Copito web
Copito de Nieve fue un símbolo, pero no sólo de una ciudad. Lo fue también de la maravilla ante la diversidad natural, de la lucha contra la esquilmación de la fauna en extinción y lo fue de la batalla por la supervivencia ante una enfermedad implacable. Copito, así de contradictoria es la existencia, fue víctima de su propia maravilla. Su propia indefensión blanca ante rayos y cangrejos. Un año después de su fusión, es decir de su muerte, el Ayuntamiento de Barcelona ha decidido publicar una página web, Floquet de Neu, como homenaje, como centro de documentación y como referencia nostálgica para sus miles de admiradores.

El portal incluye fotografías y vídeos del primate, así como juegos y recortes de prensa de la que fue la estrella del zoo de Barcelona. Permite consultar instantáneas del gorila en sus casi 40 años de vida -como cría, como joven, como adulto y como abuelo-, además de ilustraciones de Copito de Nieve esbozadas por su descubridor, Jordi Sabater y se completa con un archivo documental, consultable en la biblioteca del zoo de Barcelona y también a través de la Red.

A continuación les dejo dos dibujos realizados por Sabater poco después de su adquisición, así como un extracto de los pormenores de su captura. Ternura y horror. ¿La ley de la selva?

Copito Copito

“Copito de Nieve fue capturado por el cazador Benito Manié, un cazador de la tribu essamangon, de la etnia fang, tras abatir a toda su familia -por considerar que los gorilas de costa destrozaban sus cosechas-. Manié se percató entonces de que, agarrada a la espalda de la madre, había sobrevivido una cría albina.

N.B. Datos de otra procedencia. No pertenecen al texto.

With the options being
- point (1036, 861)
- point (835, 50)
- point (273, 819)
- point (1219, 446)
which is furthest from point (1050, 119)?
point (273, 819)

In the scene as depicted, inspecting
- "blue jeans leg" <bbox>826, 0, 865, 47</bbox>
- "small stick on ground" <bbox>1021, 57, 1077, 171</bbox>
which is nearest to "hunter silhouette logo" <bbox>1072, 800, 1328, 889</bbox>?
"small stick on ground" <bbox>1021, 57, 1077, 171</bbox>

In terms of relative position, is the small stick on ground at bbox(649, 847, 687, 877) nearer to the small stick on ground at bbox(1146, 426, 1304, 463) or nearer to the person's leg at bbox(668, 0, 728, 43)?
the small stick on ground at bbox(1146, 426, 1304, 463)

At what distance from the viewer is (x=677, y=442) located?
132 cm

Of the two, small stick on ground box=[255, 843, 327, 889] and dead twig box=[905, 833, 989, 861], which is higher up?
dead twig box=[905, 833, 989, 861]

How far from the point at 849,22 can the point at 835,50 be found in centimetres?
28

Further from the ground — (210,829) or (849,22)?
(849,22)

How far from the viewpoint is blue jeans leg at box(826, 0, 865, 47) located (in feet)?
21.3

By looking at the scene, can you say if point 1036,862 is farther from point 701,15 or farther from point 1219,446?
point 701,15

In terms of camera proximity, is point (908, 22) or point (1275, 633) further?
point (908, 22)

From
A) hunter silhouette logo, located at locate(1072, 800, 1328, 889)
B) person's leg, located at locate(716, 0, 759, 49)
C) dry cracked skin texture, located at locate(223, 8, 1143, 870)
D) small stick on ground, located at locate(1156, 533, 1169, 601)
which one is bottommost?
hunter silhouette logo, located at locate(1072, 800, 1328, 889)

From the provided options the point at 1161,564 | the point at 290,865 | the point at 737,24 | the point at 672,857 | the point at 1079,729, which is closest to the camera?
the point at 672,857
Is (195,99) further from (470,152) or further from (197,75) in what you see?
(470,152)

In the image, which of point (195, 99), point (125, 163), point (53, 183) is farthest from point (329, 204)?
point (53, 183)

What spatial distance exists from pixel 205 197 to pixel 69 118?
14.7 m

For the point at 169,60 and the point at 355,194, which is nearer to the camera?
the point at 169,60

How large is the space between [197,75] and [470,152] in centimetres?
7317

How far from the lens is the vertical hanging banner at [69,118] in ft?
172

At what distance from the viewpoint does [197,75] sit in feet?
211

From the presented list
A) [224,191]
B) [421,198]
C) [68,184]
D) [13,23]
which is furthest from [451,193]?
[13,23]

La captura se produjo el 1 de octubre de 1966 cerca del poblado de Nko, en la selva de Ekonoguong y Niabesán, en laprovincia del Río Muni de la antigua Guinea española, actual Guinea Ecuatorial. En el momento de su hallazgo, el gorila tenía entre dos y tres años de edad, medía 54 centímetros y pesaba 8,75 kilos.

Manié trasladó al animal al Centro de Adaptación y Experimentación Zoológica que el Ayuntamiento de Barcelona tenía en Ikunde y se lo vendió al primatólogo Jordi Sabater Pi por 15.000 pesetas, quien aceptó pagarlas si el animal sobrevivía un tiempo razonable.

El primer nombre que recibió la cría de primate fue Nfumu-Ngui que, en la lengua de la etnia fang, significa gorila blanco. El gorila llegó a Barcelona el 1 de noviembre de 1966, donde fue recibido por el entonces alcalde José María de Porcioles”.

Fuentes: La Vanguardia Digital (registro gratuito), El Mundo, Guinea Ecuatorial.